**TASK INSTRUCTIONS:**
• a. In the forum thread about deleting private messages, repeat the text word for word, starting with "# Deleting PMs/Conversations" and going on through "Paris-Match _for any advice!".
• b. Translate this sentence from the forum thread about deleting private messages into Spanish: "Whatever the case, there is no longer a limit of 200 PMs."
• c. Write the next part of the forum thread about deleting private messages, taking it further from its last post.

**SOURCE DOCUMENT:**

# Deleting PMs/Conversations



## ain'ttranslationfun?

Hi, This has been mentioned before - our friend Loob kindly called my attention to a few references to this in the thread about changing to Xenoforo -  but I have tried to clean up my PMs and cannot find a way to delete messages I no longer wish to keep. We used to be able to click the box to the left of the message title, then go to the bottom of the page, click to open a box of options, and hit the 'Delete' button, but that seems no longer to be the case; am I missing something? My PMs include many that I'd like to flush. _Saint-Cloud, Paris-Match _for any advice!

P.S. Mike, in a post on the thread about WR moving to Xenoforo, you wrote:

"You can't delete them [PMs]? I'm surprised. Whatever the case, there is no longer a limit of 200 PMs. (I am not happy about having to save and back up all of your conversations for eternity.)"

Er, Mike, about that "for eternity" bit, I'm afraid I've got a bit of sad news for you...


----------



## siares

Hi ain't,
choose 'leave the conversation'.
That clears up your inbox.
I don;t know what happens to a conversation left by all its participants.


----------



## ain'ttranslationfun?

Thanks, siares! In fact, when I clicked on the message and then on 'Leave the conversation', a box appeared with two choices, the second of which is
"*Ignore future references *
You will not be notified of any further responses
and the conversation will be deleted.",
so I clicked on this choice and, heypresto , the thread disappeared.
But, unfortunately, as far as I can tell, we now must do this one thread at a time; we can't delete whole batches of threads at once, as we could before the change to Xeno.

**RECORDS PROVIDED:**

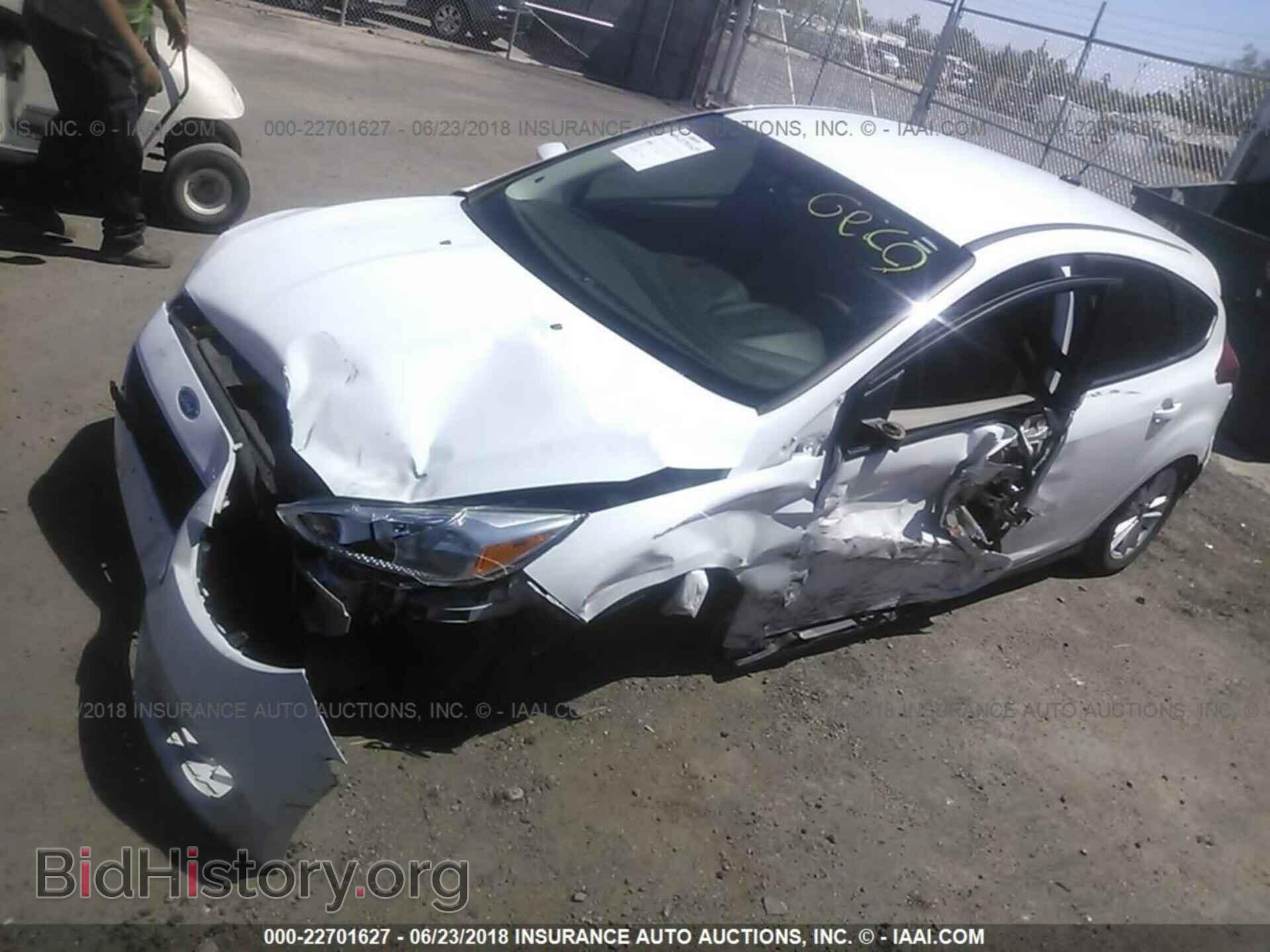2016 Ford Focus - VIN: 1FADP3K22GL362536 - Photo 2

...

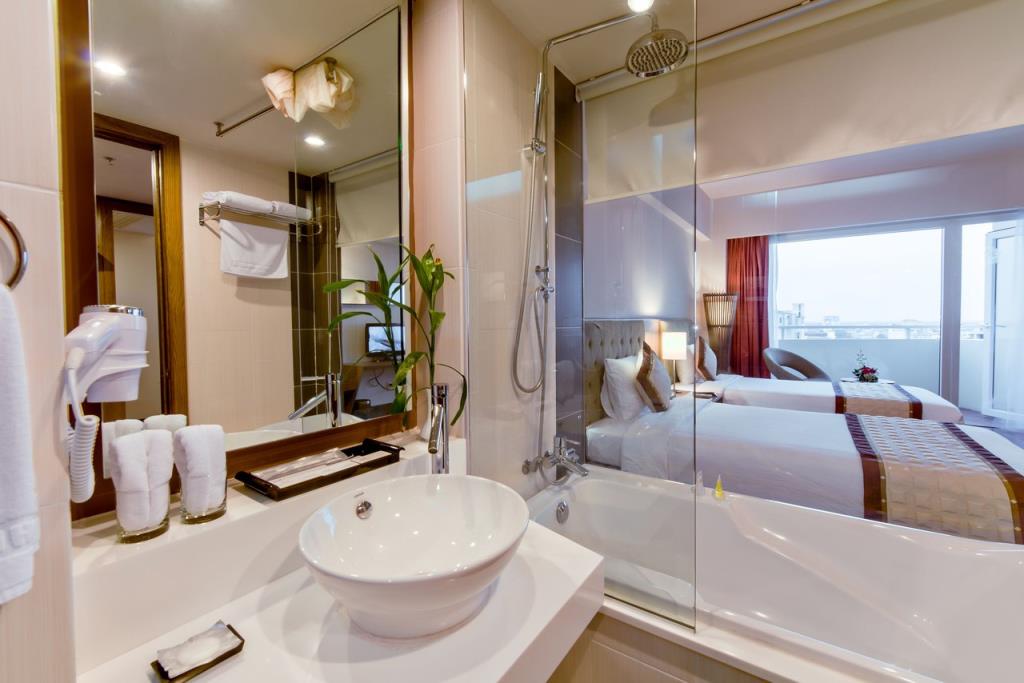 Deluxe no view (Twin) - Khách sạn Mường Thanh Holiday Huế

* * *

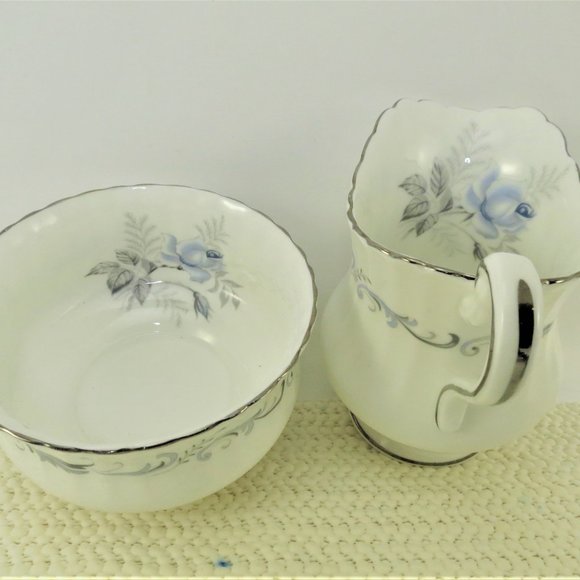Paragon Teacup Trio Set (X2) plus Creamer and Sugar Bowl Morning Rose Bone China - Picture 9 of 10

**ANSWERS TO THIS EXERCISE:**
• a.
# Deleting PMs/Conversations



## ain'ttranslationfun?

Hi, This has been mentioned before - our friend Loob kindly called my attention to a few references to this in the thread about changing to Xenoforo -  but I have tried to clean up my PMs and cannot find a way to delete messages I no longer wish to keep. We used to be able to click the box to the left of the message title, then go to the bottom of the page, click to open a box of options, and hit the 'Delete' button, but that seems no longer to be the case; am I missing something? My PMs include many that I'd like to flush. _Saint-Cloud, Paris-Match _for any advice!

• b. En cualquier caso, ya no hay un límite de 200 mensajes privados.

• c.
----------



## siares

How do you mean batches? If you click into the little square left of conversation 1 title, and then again do the same for conversation 2; it is possible to delete both at once.
But each needs an individual click in, that's true.

I think the option 'leave and accept future replies' is much better in case the conversation partner is not a spammer or something. Otherwise they may write to you using an old existing conversation and they will never know you are 'ignoring them'.


----------



## ain'ttranslationfun?

But in that case, won't the 'Conversation' we wish to remove remain on the list?


----------



## Loob

See this thread on the subject of deleting, ain'tt - Conversations

(cross-posted)


----------



## ain'ttranslationfun?

Thanks, you two! (And in my last, I meant of course 'The thread disappeared from my list of Conversations'.)


----------



## ain'ttranslationfun?

Thanks to you both, and yes, siares, I haved tried and have succeeded in deleting more than one PM at a time following your instructions.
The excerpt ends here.